Pourquoi donc voudrais-je qu’un syndicat s’en mêle? Un syndicat ne nuirait-il pas aux chefs bien intentionnés qui cherchent à se débarrasser des employés problématiques?

Ce n’est pas ce que plusieurs chefs de police du pays m’ont dit. Ce qu’ils m’ont dit, c’est que, dans les organisations où il y a un syndicat, les employés et les patrons n’ont d’autre choix que d’établir un ensemble de règles claires et justes que tout le monde comprend.

En général, quand les règles sont claires, il se passe deux choses. D’abord, les cas de mauvaise conduite sont plus rares parce que les conséquences négatives sont expliquées clairement dans la convention négociée entre les deux parties. Ensuite, les conflits se règlent entre parties désintéressées – et non par un chef qui, le soir, joue au hockey avec celui qui est visé par une plainte. Il y a quand même un affrontement, mais le processus est plus équitable.

La police est évidemment un service essentiel. Mais à peu près tous les corps policiers du Canada sont syndiqués, et les grèves ne sont pourtant pas courantes. Chaque fois, les gouvernements adoptent simplement une loi faisant de la police un service essentiel.

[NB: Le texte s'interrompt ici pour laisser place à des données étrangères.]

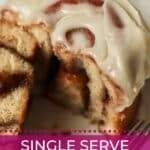 Iced single serve cinnamon roll on a plate.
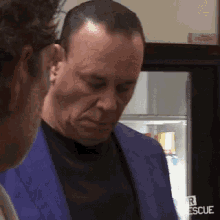a man in a blue suit and black shirt is standing next to another man in front of a refrigerator .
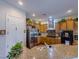 Bright kitchen featuring stainless steel refrigerator, granite countertops, and wood cabinets at 7225 Millerbird St, North Las Vegas, NV 89084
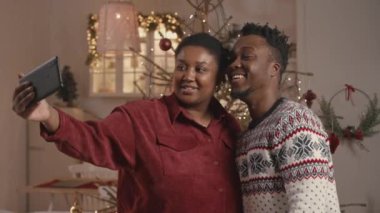 Orta karar Afro-Amerikan çiftin Noel için hazırlanmış rahat evlerinde süslü Noel ağacıyla akıllı telefonlarında selfie çekerken orta boy bir fotoğrafı.
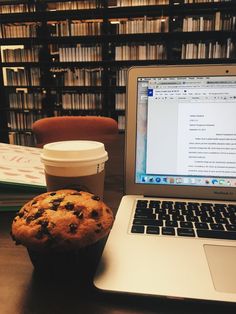 a laptop computer sitting next to a muffin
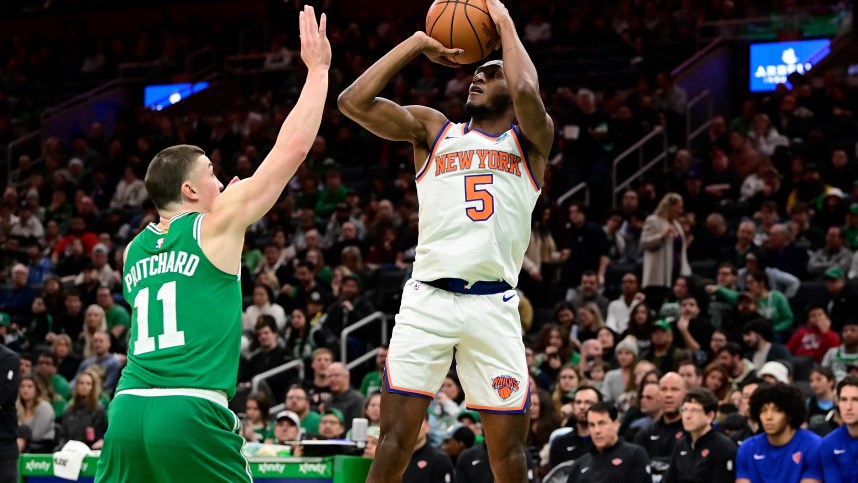 New York Knicks guard Immanuel Quickley (5) shoots over Boston Celtics guard Payton Pritchard (11) during the first half at TD Garden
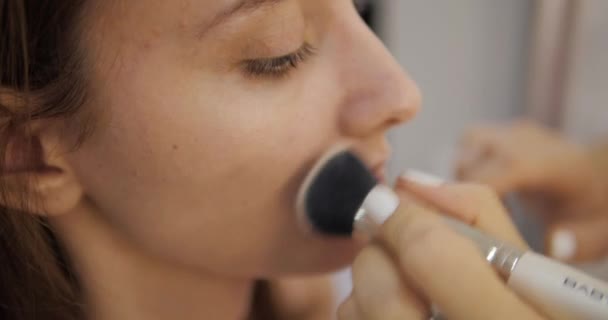 Artista de maquillaje aplica colorete en la cara modelo chica bonita — Vídeos de Stock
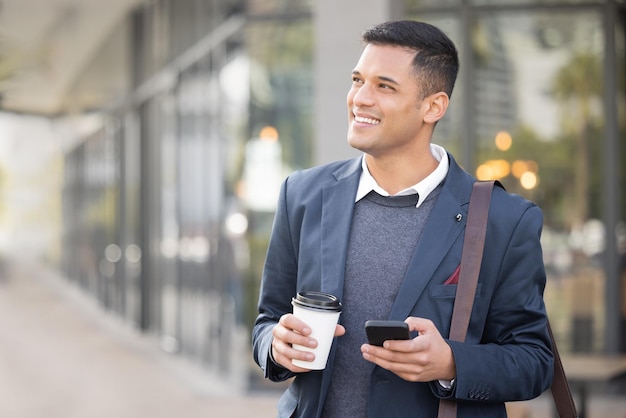 ビジネスマンのスマートフォンの思考と笑顔の使命とソーシャルメディアアプリで歩く街のコーヒー 男の電話と通りにお茶を飲み、金融会社でのキャリアの成功のための幸せなビジョン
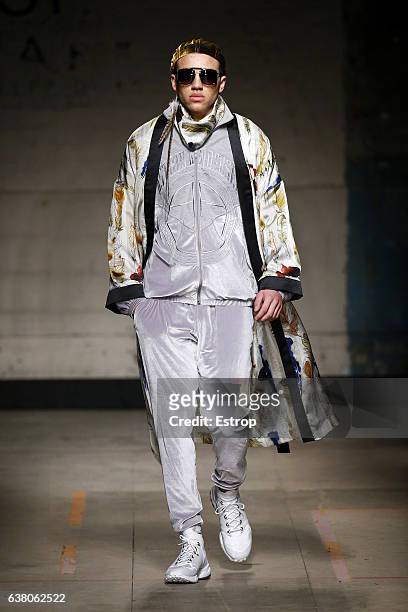 Model walks the runway at the Astrid Andersen show during London Fashion Week Men's January 2017 collections at BFC Show Space on January 7, 2017 in...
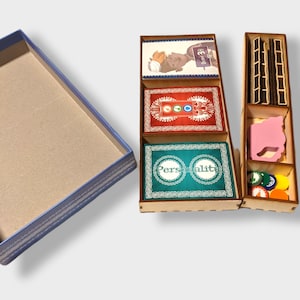 Puede incluir: Un organizador de juegos de madera con múltiples compartimentos. El organizador contiene cartas de juego con ilustraciones y texto, piezas de juego y una pieza de juego rosa. El organizador está junto a una caja con borde azul.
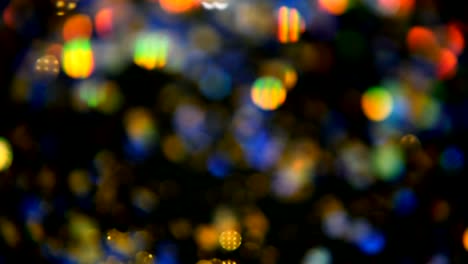 Defokussierten-schillernden-bunten-Glitter-Konfetti,-schwarzer-Hintergrund.-Urlaub-abstrakte-festliche-Bokeh-Lichtpunkte.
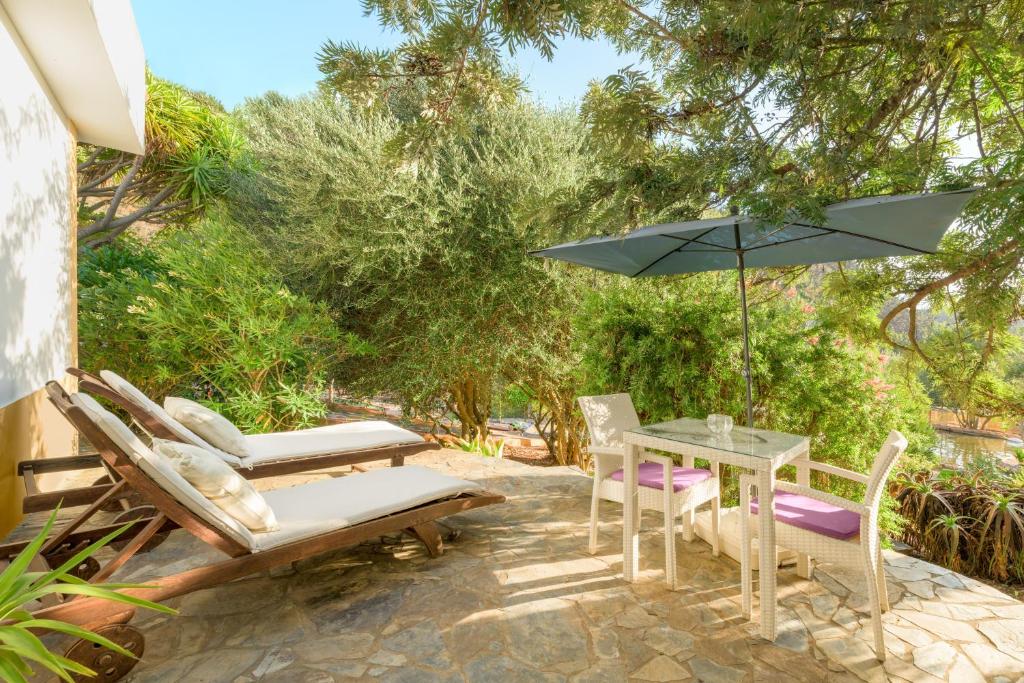 a patio with a table and chairs and an umbrella at Casa Cisne - Selão da Eira in São Miguel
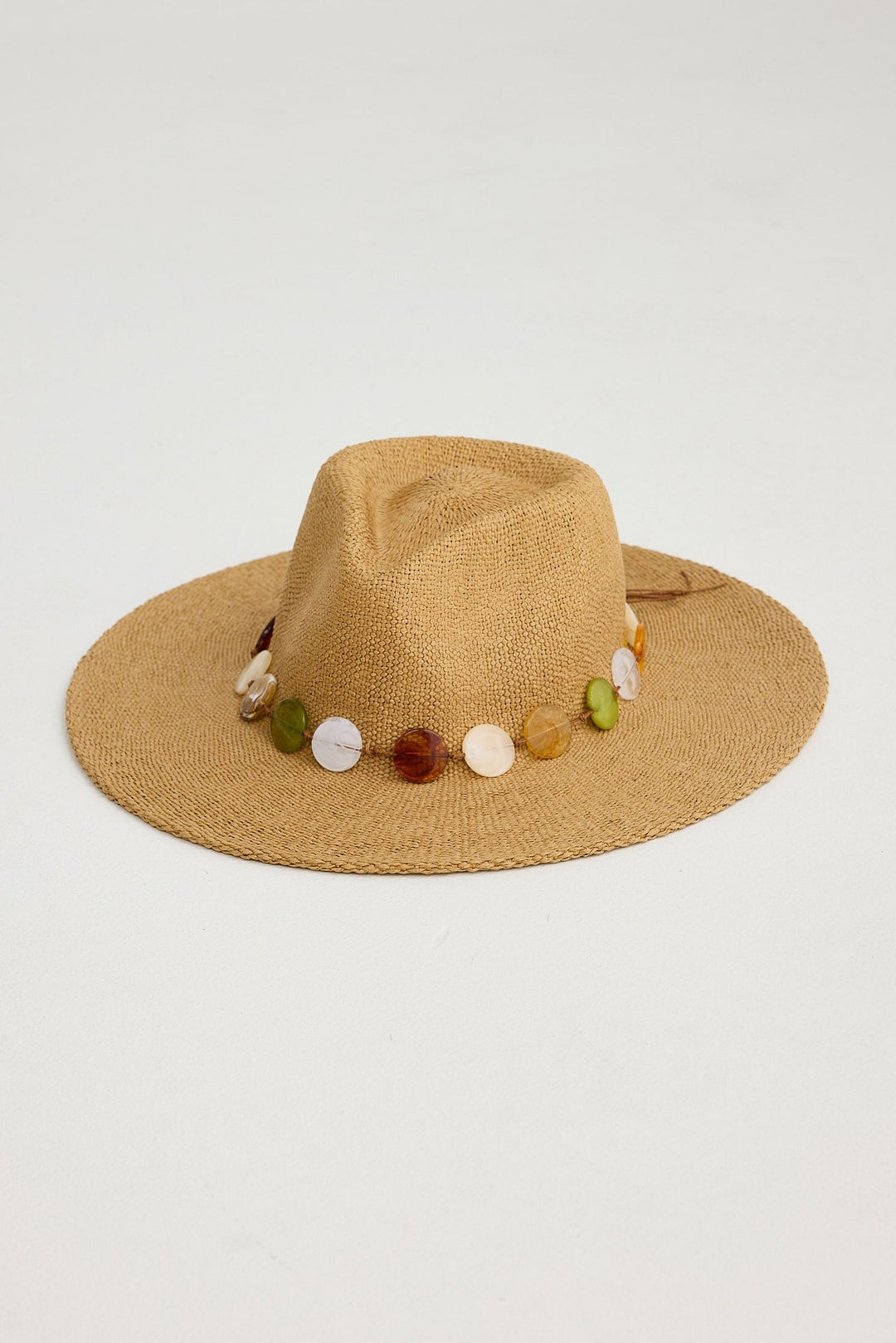 Beige hat with colorful bead embellishments on a light gray background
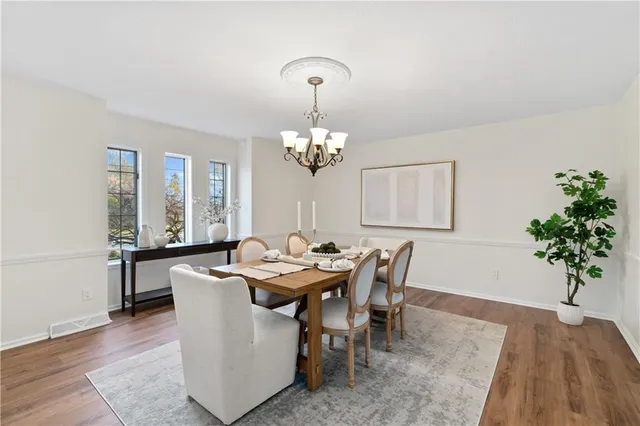 a dining room with furniture potted plants and wooden floor
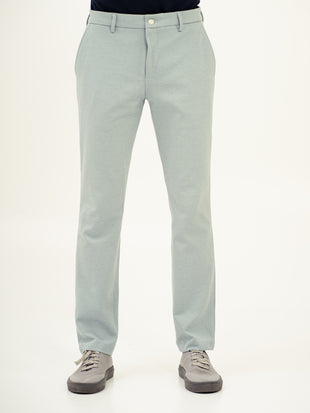 full view of blue stretchable trousers by pant project, focusing on the tailored fit and pintuck detailing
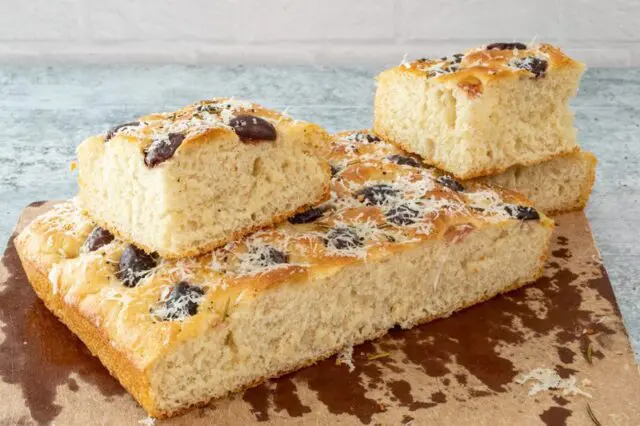 olive focaccia on a cutting board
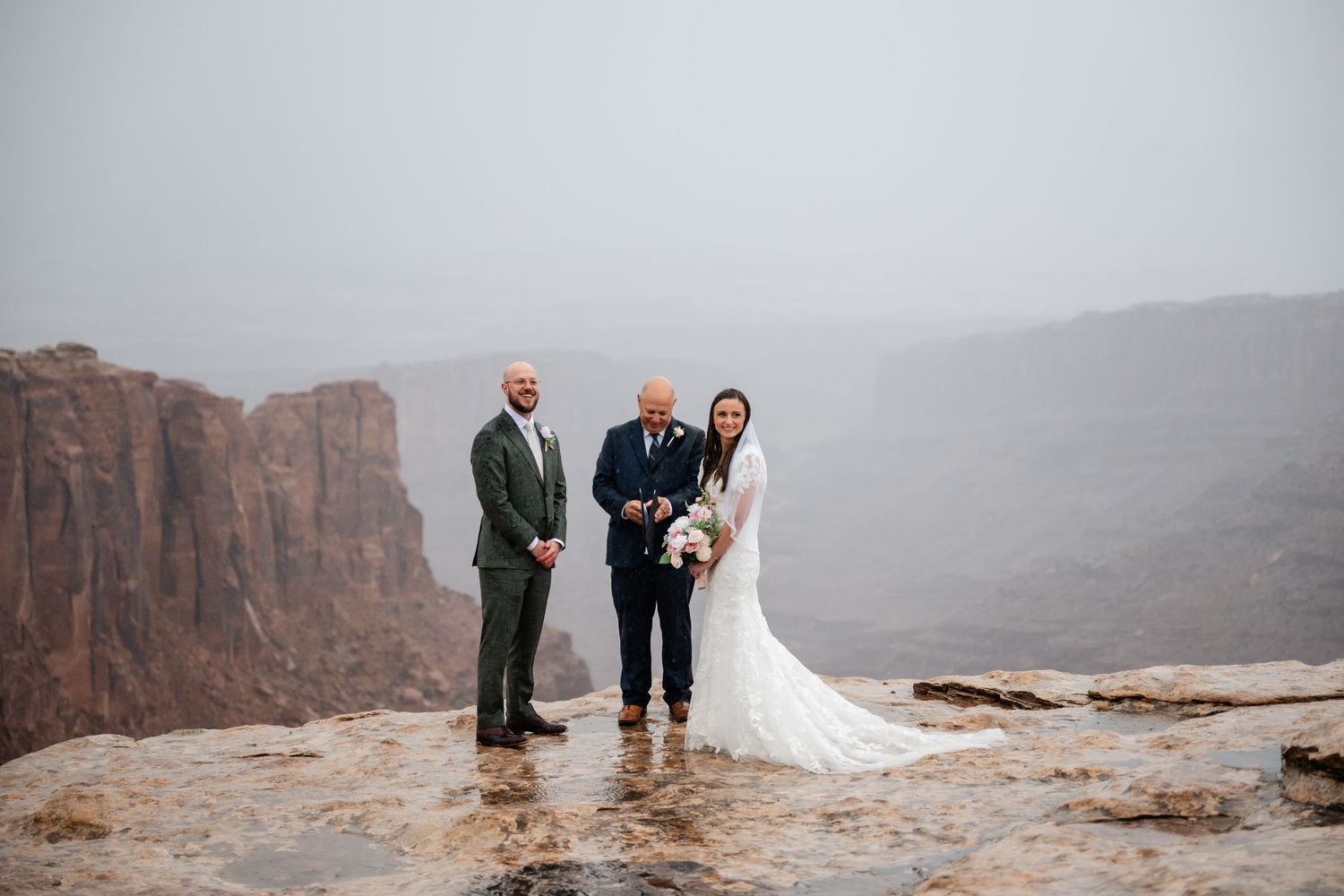 Wedding ceremony unfolding on dramatic canyon overlook with misty desert backdrop.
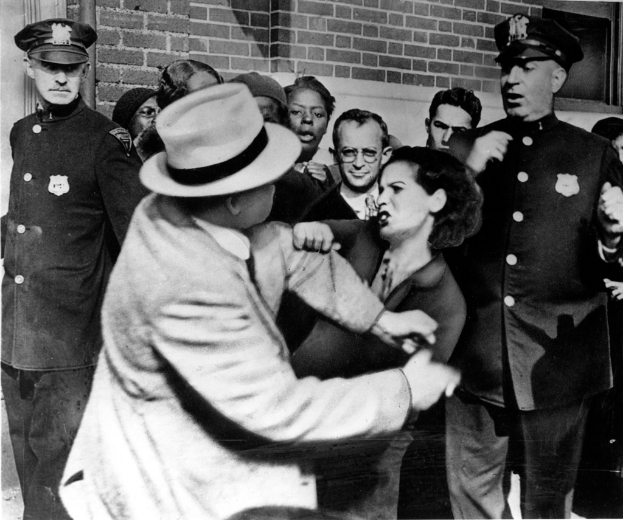 Zwei Personen kÃ¤mpfen in einem Schwarz-WeiÃŸ- Bild, mit mehreren anderen Personen im Hintergrund, einige tragen KÃ¤ppchen, und eine Wand dahinter.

Les études ont montré que, pour un trop grand nombre d’employés n’appartenant pas aux échelons les plus élevés, la GRC est un milieu de travail non équitable. C’est notamment le cas pour les femmes et les membres des minorités, mais aussi pour les hommes blancs qui ne font pas partie des cercles d’influence. La semaine dernière, à une réunion du Comité sénatorial de la sécurité nationale et de la défense, le commissaire Paulson a qualifié ces gens de mauvais perdants : « Soyons honnêtes. Les ambitions de certains dépassent leurs capacités. Je ne peux pas gérer une force qui tolère ou indemnise des gens qui ont des ambitions inachevées. »

Le commissaire a dit au Comité qu’il avait tenu la main d’agentes de la GRC qui avaient subi la violence de collègues. Il a dit qu’il avait demandé à l’une d’elles, la sergente d’état-major Caroline O’Farrell, qui a déclaré avoir été violentée par des membres du Carrousel, comment il pouvait l’aide dans sa démarche. « Je lui ai demandé ce que nous pouvions faire, moi ou quiconque d’autre, pour l’aider. Elle a refusé notre aide. Elle m’a seulement offert de me remettre sa déclaration avant de la déposer ».

Il est passé, le temps de tenir les mains à la GRC. Il est passé, le temps où les simples agents devaient espérer bénéficier de la sympathie du commissaire ou d’un autre haut gradé pour obtenir le respect qui leur était dû.

Force est de constater que deux options sont possibles pour les membres qui ont été mal traités par la GRC : une poursuite en justice ou un syndicat.

Les poursuites avivent les ustilités entre les parties. De plus, chaque fois qu’une affaire se retrouve devant les tribunaux, la GRC, institution autrefois vénérée, perd un peu plus de son lustre.

Les syndicats ne font pas l’affaire de tout le monde. Bien sûr, la direction doit rester aux commandes, mais les syndicats sont souvent capables de favoriser un certain équilibre dans les cas où les droits d’un employé ont été bafoués, comme dans celui qui nous occupe ici.

Le gouvernement Harper a présenté, à la dernière législature, un projet de loi qui aurait permis aux membres de la GRC de former un syndicat. C’est un tribunal ontarien qui le lui avait ordonné. Mais le gouvernement a appelé de la décision, qui a été infirmée, et il a remplacé son projet de loi par celui qui renforce le pouvoir du commissaire de congédier des employés.

Nous voyons maintenant le résultat. Plus de décisions autoritaires, plus de décisions arbitraires.